*ARTICLE*.
Coffee he had harvested a few days earlier was piled up and covered with a plastic sheet in the yard, but other beans he had spread out only hours before the rain arrived were still exposed.

Private weather forecaster Somar said the rains were widespread and could persist for another week, causing major headaches for farmers trying to organize laborers to harvest and trying to dry the coffee beans they have already picked.

Most of Brazil's produce is prepared as "natural" coffee which is also the processing method most susceptible to damage from excess moisture. Unlike other methods, a sugary husk is left to dry on the bean but it starts to ferment when moisture enters, infusing a bad taste into the bean.

"These white patches are from damp problems because it wasn't dried properly," said Luiz Antonio Furlan, a coffee broker in the Minas coffee town of Varginha, spreading out a sample of beans on an inspection table with pale traces across the beans' surface.

The grains had a distinct fermented smell compared to other samples he showed, which were free of moisture damage.

Furlan, who provides professional training on coffee sampling and the tasting process known as cupping, said fermentation usually spoils quality, as the husk's sugars burn up and heat the pile of coffee to around 60 degrees Celsius (140 degrees Fahrenheit).

"You couldn't even put your hand inside (a fermenting coffee pile)," he said.

Other methods used to process beans, washed and semi-washed, are less common in Brazil. Fermentation of the thin parchment that dries on the bean's surface is in this case useful to the taste and not harsh because the husk is removed first.

An agronomist at the Unicoop cooperative in Tres Pontas, Flavio Botrel, said rain sometimes knocked ripe fruit from the branches to the ground, bringing further risks.

Rains a fortnight ago hurt the quality of the coffee exposed to moisture then. Some farms are equipped with mechanical harvesters with revolving heated drums but often they can not dry all of the coffee quickly enough to avoid some spoiling.

This year's harvest had enjoyed months of rains which some growers said had been near perfect in quantity and regularity during the crop's delicate developmental stages. The weather turned dry as harvesting began until showers returned a about fortnight ago.

*DATASET CONTENT*.
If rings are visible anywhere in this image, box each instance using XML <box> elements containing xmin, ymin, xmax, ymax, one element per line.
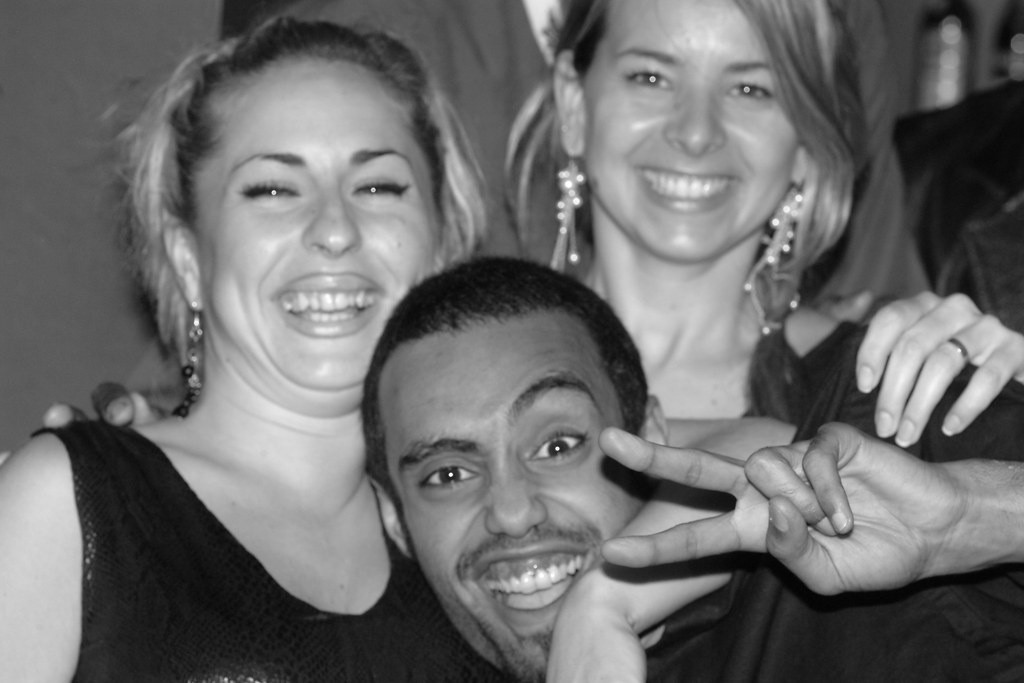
<box><xmin>947</xmin><ymin>338</ymin><xmax>969</xmax><ymax>363</ymax></box>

*TASKS AND EXERCISES*.
A - In the Brazilian coffee article, what kind of coffee does most of Brazil's produce get prepared as?
B - Pull the passage from "Private weather forecaster" to "the beans' surface." out of the coffee article, word for word.

*ANSWERS TO EACH TASK*.
A - Most of it is prepared as "natural" coffee.

B -
Private weather forecaster Somar said the rains were widespread and could persist for another week, causing major headaches for farmers trying to organize laborers to harvest and trying to dry the coffee beans they have already picked.

Most of Brazil's produce is prepared as "natural" coffee which is also the processing method most susceptible to damage from excess moisture. Unlike other methods, a sugary husk is left to dry on the bean but it starts to ferment when moisture enters, infusing a bad taste into the bean.

"These white patches are from damp problems because it wasn't dried properly," said Luiz Antonio Furlan, a coffee broker in the Minas coffee town of Varginha, spreading out a sample of beans on an inspection table with pale traces across the beans' surface.